Der Wissensengpass
Paul.Bayer am 28. August 2008 um 22:17Wolfgang Mewes, der Schöpfer der EKS (Engpasskonzentrierte Strategie) schrieb, dass der Engpass der heutigen Zeit unser mangelndes Wissen auf den nichttechnischen Gebieten ist:
„In der Physik ist der Mensch, je genauer er die Naturgesetze erforscht hat und sie zu nutzen lernte, erfolgreicher geworden, als er sich ursprünglich vorstellen konnte. In der Erforschung der wirtschaftlichen, sozialen und ökologischen Gesetze der Natur stehen wir dagegen noch ganz am Anfang.“ [1]
Dieser Engpass hält uns davon ab, die technischen Möglichkeiten unserer Zeit für eine nachhaltige Entwicklung zu nutzen. Organisationen und Gemeinwesen werden durch die technische Entwicklung immer komplexer, gleichzeitig mangelt es uns an der Fähigkeit, diese komplexen Gebilde und ihre Entwicklung lenken zu können.
Der Engpass existiert allerdings auf drei Ebenen:
- Person/Handelnder: Welches Wissen hat eine einzelne Person, die in einer Organisation handelt?
- Organisation/Gesellschaft: Welches Wissen hat eine Organisation, welches Wissen steckt in ihren Regeln, welches Wissen wird bevorzugt, wird abgelehnt …?
- Wissenschaft/Lehre: Welches Wissen ist auf einem Gebiet zu einem Thema erarbeitet, bekannt und zugänglich?
Da gibt es durchaus Unterschiede.
Management und der Wissensengpass
Die vier von Mewes angeführten Engpass-Wissensgebiete finden sich alle im Management wieder: Werte und Ethik, Umgang mit Menschen, Lenken von Organisationen, ökonomisches Handeln. Das Management eignet sich deshalb gut, um die Natur des Wissensengpasses zu zeigen.
Offensichtlich gibt es große Unterschiede zwischen einzelnen Managern und auch zwischen Organisationen. Unterschiedliche Manager und Organisationen verfügen über verschiedenes Wissen und über verschiedene „Theorien“, was die richtige Vorgehensweise ist. Im Unterschied zu den naturwissenschaftlich-technischen Berufen gibt es keine ausdrückliche Ausbildung für Manager. Den einzelnen Managern steht deshalb der „Body of Knowledge“ zu Management nicht ohne weiteres zur Verfügung.
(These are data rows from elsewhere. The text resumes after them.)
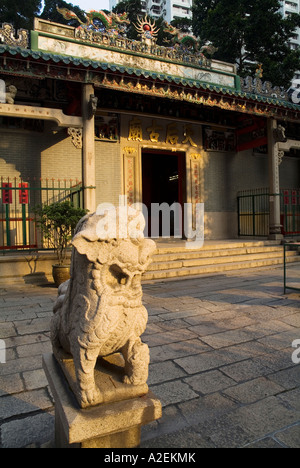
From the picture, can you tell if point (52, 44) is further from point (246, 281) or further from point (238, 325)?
point (238, 325)

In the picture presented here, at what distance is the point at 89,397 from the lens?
4.92 ft

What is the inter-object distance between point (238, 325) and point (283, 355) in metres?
0.89

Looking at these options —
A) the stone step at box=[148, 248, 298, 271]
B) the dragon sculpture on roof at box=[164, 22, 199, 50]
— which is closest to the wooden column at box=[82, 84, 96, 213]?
the stone step at box=[148, 248, 298, 271]

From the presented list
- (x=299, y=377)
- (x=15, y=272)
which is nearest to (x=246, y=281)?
(x=299, y=377)

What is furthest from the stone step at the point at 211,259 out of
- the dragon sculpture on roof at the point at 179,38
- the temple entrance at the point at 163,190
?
the dragon sculpture on roof at the point at 179,38

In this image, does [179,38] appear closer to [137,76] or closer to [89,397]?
[137,76]

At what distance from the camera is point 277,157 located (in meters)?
10.4

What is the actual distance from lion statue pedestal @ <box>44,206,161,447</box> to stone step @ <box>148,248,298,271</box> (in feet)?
17.9

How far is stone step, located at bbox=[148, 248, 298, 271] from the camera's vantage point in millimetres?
7438

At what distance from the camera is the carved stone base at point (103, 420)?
4.65 feet

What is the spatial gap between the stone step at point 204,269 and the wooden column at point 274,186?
5.45ft

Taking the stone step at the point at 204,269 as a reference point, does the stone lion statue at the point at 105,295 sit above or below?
above

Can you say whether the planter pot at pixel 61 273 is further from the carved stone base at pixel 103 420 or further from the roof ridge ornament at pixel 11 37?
the roof ridge ornament at pixel 11 37

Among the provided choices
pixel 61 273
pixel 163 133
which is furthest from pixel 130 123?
pixel 61 273
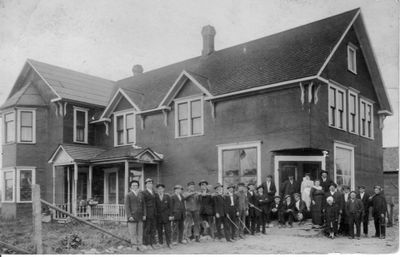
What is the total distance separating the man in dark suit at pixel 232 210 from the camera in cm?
1352

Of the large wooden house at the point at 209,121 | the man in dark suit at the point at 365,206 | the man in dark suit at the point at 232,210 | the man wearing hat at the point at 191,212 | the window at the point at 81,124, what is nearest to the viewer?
the man wearing hat at the point at 191,212

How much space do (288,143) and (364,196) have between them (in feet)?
10.4

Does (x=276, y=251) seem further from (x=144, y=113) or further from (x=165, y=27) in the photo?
(x=144, y=113)

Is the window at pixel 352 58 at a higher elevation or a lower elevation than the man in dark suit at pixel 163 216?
higher

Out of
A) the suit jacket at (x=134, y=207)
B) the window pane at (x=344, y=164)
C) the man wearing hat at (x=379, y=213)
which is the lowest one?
the man wearing hat at (x=379, y=213)

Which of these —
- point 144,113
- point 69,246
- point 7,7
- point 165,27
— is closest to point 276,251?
point 69,246

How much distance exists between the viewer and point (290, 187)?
1600cm

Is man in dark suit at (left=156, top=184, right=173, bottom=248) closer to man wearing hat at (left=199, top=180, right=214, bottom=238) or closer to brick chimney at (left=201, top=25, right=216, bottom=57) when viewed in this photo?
man wearing hat at (left=199, top=180, right=214, bottom=238)

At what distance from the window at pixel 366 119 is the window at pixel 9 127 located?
16915 millimetres

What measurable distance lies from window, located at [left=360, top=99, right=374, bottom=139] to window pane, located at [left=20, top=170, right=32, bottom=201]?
A: 16127mm

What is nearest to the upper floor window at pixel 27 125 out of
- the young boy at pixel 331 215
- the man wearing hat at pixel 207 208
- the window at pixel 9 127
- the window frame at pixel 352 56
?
the window at pixel 9 127

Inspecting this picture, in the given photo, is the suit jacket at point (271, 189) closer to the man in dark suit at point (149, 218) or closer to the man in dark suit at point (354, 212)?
the man in dark suit at point (354, 212)

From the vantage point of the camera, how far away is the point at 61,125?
77.1ft

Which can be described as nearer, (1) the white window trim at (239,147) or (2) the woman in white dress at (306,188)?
(2) the woman in white dress at (306,188)
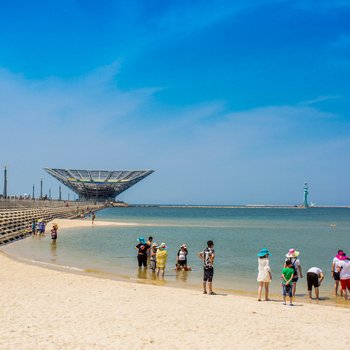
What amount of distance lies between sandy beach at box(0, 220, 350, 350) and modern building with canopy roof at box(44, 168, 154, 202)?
15001 centimetres

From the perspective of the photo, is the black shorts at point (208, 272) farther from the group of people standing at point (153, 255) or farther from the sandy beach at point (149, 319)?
the group of people standing at point (153, 255)

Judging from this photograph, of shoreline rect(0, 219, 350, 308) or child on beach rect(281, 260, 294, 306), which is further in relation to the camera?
shoreline rect(0, 219, 350, 308)

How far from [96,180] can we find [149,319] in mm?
156862

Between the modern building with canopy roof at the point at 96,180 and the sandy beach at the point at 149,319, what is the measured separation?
150005 millimetres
Deswegen stehen die wirklichen Praktiken von Managern oft in deutlichem Widerspruch zu der Lehre der „Gurus“ wie Peter Drucker, Fredmund Malik, Joseph Juran …
Je exzellenter Organisationen sind, desto deutlicher nähert sich der Managementstil in diesen Organisationen der bekannten Managementlehre an. Offensichtlich unternehmen auch die erfolgreicheren Organisationen mehr zur Ausbildung ihrer Führungskräfte. Deswegen drängt sich der Eindruck auf, dass im Wissen und in den Standards des Managements der eigentliche Hebelpunkt für eine nachhaltige Prozess- und Systemverbesserung liegt. Die Techniken zur Prozessverbesserung sind nur Hilfsmittel für „richtiges und gutes Management“ (Malik). Ohne die Beachtung der Grundregeln und ohne das Wahrnehmen der Aufgaben von „richtigem und gutem Management“ sind die Techniken zur Prozessverbesserung wertlos. Korrektes Management („Management Standard Work“) ist die Grundlage und ein entscheidender Schritt zur Stabilität.
Der Wissensengpass hat also in verschiedenen Unternehmen durchaus unterschiedliche Ausprägungen. Andererseits bedeutet das: jeder kann etwas für die Erweiterung des Wissensengpasses tun. Und wenn eine Organisation anfängt, ihren Wissensengpass zu erweitern, dann sollte sie dadurch eine nachhaltige Leistungssteigerung erreichen.